Russell F. Van Sickle, Terrie Lee Didier, J. Nixon Daniel. III, Beggs & Lane, LLP, Pensacola, FL, for Plaintiffs.

Before BLACK, MARCUS and HIGGINBOTHAM,* Circuit Judges.

MARCUS, Circuit Judge:

Defendant Humana Military Healthcare Services, Inc., a health maintenance organization, appeals the district court's order certifying a class of approximately 260 hospitals in six states, which claim that Humana systematically underpaid them for medical services they rendered to veterans under a federal program, and thereby breached their individual network provider agreements. Humana challenges the district court's determination pursuant to Fed.R.Civ.P. 23(b)(3) that common questions — in particular the question of whether the federal government forced Humana to pay the hospitals lower rates — would predominate over individual ones, and that a class action would be a superior method of resolving the instant dispute. After careful review, we agree with Humana that many important uncommon questions raised by this litigation overwhelm the one common issue and render the case unsuitable for class treatment, and that the district court's contrary conclusion was an abuse of discretion. We, therefore, reverse the district court's certification order and remand for further proceedings consistent with this opinion.

I.

Humana is a managed care organization that contracts with hospitals and other care providers to offer health care services to its members. In 1995, Humana won a Managed Care Support ("MCS") contract with the federal government pursuant to its CHAMPUS/TRICARE ("TRICARE") program, which offers healthcare services for military retirees and their dependents.1 Pursuant to the contract, Humana entered into individual network agreements with numerous healthcare providers located in TRICARE Regions 3 and 4 to provide outpatient non-surgical services to TRICARE beneficiaries. At the time, Regions 3 and 4 included the states of Alabama, Florida, Georgia, Mississippi, South Carolina, Tennessee, and parts of Louisiana and Arkansas. Under each network agreement, the hospital would render services to TRICARE beneficiaries and Humana would reimburse the hospital in accordance with the terms of the agreement. The government would then pay Humana at fixed rates for healthcare costs, subject to periodic redetermination using a risk-sharing formula by which Humana and the government would share increased costs or savings.

The reimbursement dispute at the heart of this case is permeated by two central and related terms, one or both of which appear in many of the payment provisions of the hospitals' network agreements. The first is the term "CHAMPUS allowable"; the parties agree that the term refers generally to any allowable maximum payment or payment formula set by TRICARE, and it appears to have meant billed charges or a flat rate prior to 1999. The second term is "CMAC," which is short for "CHAMPUS Maximum Allowable Charges," and which designates a specific schedule of fees patterned after the so-called "resource-based relative value scale" ("RBRVS") used by Medicare and other private payers. See Report of Dr.
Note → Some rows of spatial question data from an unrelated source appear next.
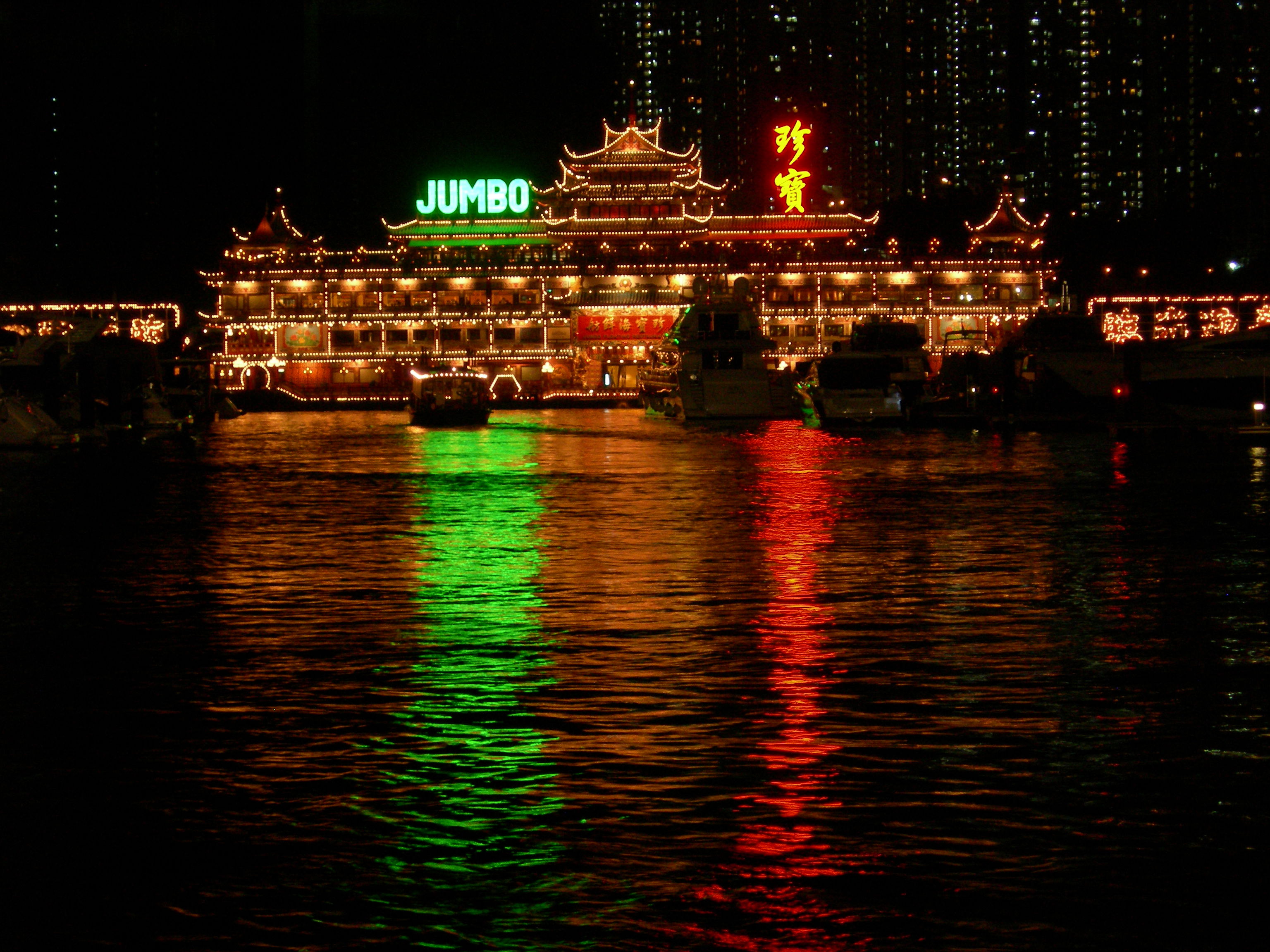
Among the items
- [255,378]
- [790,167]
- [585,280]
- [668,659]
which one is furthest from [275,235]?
[668,659]

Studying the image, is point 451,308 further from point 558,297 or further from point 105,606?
point 105,606

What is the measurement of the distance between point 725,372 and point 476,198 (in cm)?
3974

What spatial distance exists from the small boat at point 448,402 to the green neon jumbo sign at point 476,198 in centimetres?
3131

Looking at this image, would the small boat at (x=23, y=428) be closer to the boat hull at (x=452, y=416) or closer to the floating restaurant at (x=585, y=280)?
the boat hull at (x=452, y=416)

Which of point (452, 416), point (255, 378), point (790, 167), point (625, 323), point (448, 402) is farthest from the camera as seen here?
point (255, 378)

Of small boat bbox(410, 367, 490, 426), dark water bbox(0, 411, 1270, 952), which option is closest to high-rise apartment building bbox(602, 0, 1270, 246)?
small boat bbox(410, 367, 490, 426)

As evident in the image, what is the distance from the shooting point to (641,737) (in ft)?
26.6

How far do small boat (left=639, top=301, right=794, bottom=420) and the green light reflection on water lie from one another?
36.6 m

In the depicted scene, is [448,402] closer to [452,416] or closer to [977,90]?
[452,416]

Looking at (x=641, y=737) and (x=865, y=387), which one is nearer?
(x=641, y=737)

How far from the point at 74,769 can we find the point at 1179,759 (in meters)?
5.58

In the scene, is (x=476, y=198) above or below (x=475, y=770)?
above

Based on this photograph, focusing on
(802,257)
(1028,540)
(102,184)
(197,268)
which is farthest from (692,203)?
(1028,540)

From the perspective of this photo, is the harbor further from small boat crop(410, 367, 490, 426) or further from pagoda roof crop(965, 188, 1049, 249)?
pagoda roof crop(965, 188, 1049, 249)
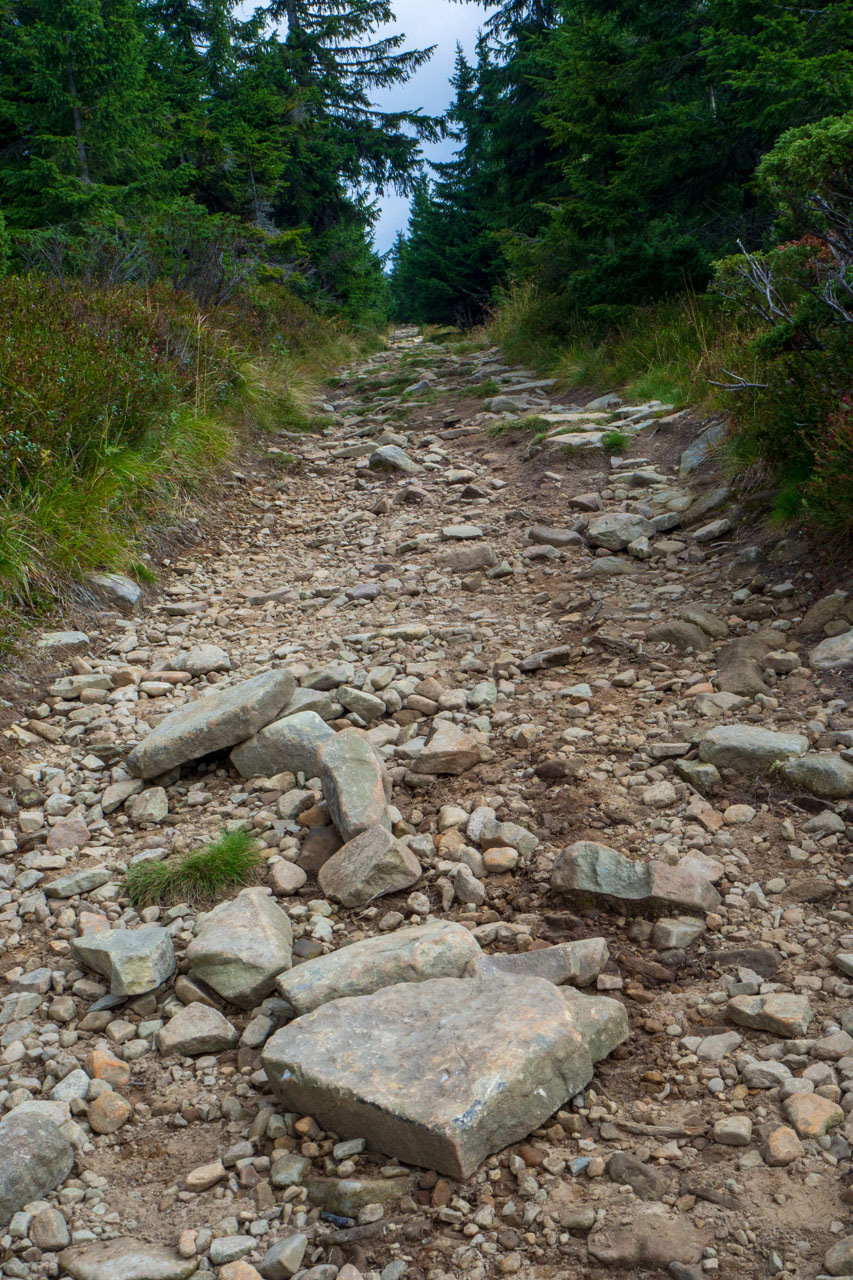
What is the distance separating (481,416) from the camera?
10.7 m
Zachary Dyckman, at 2.2 The parties agree that "CMAC" — or "CMAC rates" — is one form of a "CHAMPUS allowable."

Prior to October 1, 1999, Humana paid each of the network providers for hospital outpatient radiology and laboratory services either at a percentage of the charges the hospitals billed or at a flat rate. Humana appears to have done so either because that is what the particular network agreement required, or because the network agreement limited payments to the "CHAMPUS allowable," which at the time was understood to mean billed charges or a flat rate. See, e.g., 1 Hr'g Tr. 26. By a written communication dated November 18, 1999, however, Humana informed the network providers that payment for outpatient laboratory and radiology services rendered after October 1, 1999, would be made on the basis of CHAMPUS Maximum Allowable Charges — i.e., CMAC rates. See, e.g., Letter from Richard J. Mancini, Director, Humana Network Development, to CFO, Baptist Medical Center of Nassau, dated Nov. 18, 1999, Def. Ex. 163.3 The change in payment policy almost uniformly resulted in lower payments to the providers than under the billed charges/flat fee structure.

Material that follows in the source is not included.